Mother and child both seem to be doing well. Fergus Ruadh, the bull, looks a little bewildered. Given that it's not his third birthday until Tuesday, I'm not surprised. Still, at least he hasn't been firing blanks all year.


The first thing a new-born calf has to cope with, of course, is the heavy weight of bureaucracy. All calves have to be double-tagged so that they can be easily identified. The primary tag has to be readable from a distance - not easy with something as shaggy as a Highland - and so it is rather big. In Scotland we now have mandatory testing of all calves for BVD*, too, so one of the ear tags catches a small sample to be sent off to the lab for testing. I thought this was going to be very traumatic, with Maggie-Fay trying to skewer me  as I wrestled with a feisty young bullock anxious not to have its ears pierced. As it happened, my first hands-on experience of tagging a calf was pretty painless, if a little noisy.


One in each ear. Ouch.


So there we have it: the first true member of the Fliskmillan Fold. Farming is finally starting to happen.

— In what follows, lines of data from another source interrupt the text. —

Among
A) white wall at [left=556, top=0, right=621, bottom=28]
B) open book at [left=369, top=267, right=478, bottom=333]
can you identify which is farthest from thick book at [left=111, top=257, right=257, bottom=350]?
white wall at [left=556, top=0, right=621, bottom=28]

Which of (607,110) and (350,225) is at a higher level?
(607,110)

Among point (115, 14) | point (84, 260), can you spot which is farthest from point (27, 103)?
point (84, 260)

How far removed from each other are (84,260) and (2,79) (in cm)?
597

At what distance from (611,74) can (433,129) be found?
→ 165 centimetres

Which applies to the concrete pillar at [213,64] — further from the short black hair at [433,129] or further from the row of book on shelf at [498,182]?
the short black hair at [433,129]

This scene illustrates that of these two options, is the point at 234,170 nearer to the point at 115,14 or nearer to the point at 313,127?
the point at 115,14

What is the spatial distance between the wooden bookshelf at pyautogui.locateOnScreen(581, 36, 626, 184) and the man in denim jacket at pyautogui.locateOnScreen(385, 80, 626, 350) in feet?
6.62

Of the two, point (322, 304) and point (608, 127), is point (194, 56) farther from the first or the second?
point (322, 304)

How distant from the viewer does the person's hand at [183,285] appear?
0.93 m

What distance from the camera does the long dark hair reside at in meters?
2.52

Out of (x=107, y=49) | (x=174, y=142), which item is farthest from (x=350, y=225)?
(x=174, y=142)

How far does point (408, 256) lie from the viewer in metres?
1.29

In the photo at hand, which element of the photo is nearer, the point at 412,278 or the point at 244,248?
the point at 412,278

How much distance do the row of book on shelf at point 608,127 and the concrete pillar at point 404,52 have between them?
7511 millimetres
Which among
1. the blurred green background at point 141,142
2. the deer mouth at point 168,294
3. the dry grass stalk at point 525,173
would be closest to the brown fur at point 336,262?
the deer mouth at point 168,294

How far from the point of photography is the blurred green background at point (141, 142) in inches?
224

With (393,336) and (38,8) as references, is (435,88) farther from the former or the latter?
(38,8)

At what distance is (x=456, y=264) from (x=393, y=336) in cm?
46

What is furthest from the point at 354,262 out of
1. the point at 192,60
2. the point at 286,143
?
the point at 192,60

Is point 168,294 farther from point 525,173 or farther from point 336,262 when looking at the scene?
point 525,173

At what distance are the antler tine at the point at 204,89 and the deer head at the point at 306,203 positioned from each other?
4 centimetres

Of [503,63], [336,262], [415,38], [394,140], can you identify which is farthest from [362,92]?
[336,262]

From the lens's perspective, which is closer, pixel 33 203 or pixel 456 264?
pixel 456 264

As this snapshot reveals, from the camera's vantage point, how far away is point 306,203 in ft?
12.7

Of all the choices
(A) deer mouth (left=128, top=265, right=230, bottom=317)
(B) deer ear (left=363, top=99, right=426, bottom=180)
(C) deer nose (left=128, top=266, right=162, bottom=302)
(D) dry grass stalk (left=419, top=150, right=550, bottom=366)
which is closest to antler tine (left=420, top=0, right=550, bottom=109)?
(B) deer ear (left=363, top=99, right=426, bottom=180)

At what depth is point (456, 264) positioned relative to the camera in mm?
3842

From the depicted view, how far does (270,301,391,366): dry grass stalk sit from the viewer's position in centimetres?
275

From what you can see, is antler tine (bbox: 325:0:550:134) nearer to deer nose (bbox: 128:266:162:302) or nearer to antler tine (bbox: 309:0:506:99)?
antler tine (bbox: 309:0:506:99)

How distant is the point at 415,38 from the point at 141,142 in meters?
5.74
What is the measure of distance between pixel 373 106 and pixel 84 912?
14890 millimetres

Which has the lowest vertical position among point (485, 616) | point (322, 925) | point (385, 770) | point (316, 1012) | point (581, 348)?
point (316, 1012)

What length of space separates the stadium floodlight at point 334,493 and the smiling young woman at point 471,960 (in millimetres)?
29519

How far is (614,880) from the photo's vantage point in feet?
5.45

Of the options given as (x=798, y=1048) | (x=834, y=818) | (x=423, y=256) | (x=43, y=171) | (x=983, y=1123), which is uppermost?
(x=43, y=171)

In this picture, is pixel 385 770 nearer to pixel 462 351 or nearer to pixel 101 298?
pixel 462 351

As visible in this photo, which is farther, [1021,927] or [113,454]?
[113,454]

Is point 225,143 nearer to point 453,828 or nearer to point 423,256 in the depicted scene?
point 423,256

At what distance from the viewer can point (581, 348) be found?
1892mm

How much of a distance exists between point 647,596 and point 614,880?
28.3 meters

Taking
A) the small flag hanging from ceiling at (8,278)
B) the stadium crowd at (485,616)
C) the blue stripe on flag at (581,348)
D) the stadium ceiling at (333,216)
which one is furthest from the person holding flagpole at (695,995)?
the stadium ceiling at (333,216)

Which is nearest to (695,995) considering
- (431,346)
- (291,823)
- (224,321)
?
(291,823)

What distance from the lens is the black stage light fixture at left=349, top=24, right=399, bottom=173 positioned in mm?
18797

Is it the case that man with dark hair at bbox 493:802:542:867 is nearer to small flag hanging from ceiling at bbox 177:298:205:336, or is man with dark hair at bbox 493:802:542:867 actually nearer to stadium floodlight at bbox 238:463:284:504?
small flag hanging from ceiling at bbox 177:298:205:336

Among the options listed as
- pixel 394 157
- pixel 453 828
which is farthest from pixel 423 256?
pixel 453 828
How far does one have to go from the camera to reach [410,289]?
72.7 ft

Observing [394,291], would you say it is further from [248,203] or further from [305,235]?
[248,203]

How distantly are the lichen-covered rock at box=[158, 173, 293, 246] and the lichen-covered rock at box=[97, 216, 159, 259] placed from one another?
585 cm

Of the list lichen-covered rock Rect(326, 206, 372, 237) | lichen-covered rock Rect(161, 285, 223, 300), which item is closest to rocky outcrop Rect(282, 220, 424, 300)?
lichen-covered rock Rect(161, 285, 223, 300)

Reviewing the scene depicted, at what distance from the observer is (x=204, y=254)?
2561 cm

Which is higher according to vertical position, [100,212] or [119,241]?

* Bovine Virus Diarrhoea, not the underwear brand. That would be weird. Cows in Keks!

Comments

terlee said…
Congratulations!! And what a handsome lad--except for his new earrings, poor thing. Heelan Coos are my favorite creatures.
Aww, he's a cutie. Let's hope for a bunch more of his likes. And some girls, of course. :)
LawDog0714 said…
Hi James Oswald, I just finished reading Natural Causes. Great book. Interesting attention to detail. I am a veteran law enforcement officer in the U.S. Spent several years as an inspector investigating violent crime. Your Inspector McLean is dead on in his methodology and thinking. I don't know who your muse was but he or she must have been a grand detective. Good job can't wait to read the next one. Bye the way love Scotland...been there twice coming back to visit Dornock next summer.
JamesO said…
Thanks LawDog - glad to hear you enjoyed the book. To be honest, my muse is mostly the works of other crime writers, plus a healthy dose of thinking it through the way I'd break down a problem. Perhaps I should have been a police officer!

Enjoy Dornoch. I used to spend summers around there - my Dad's from those parts.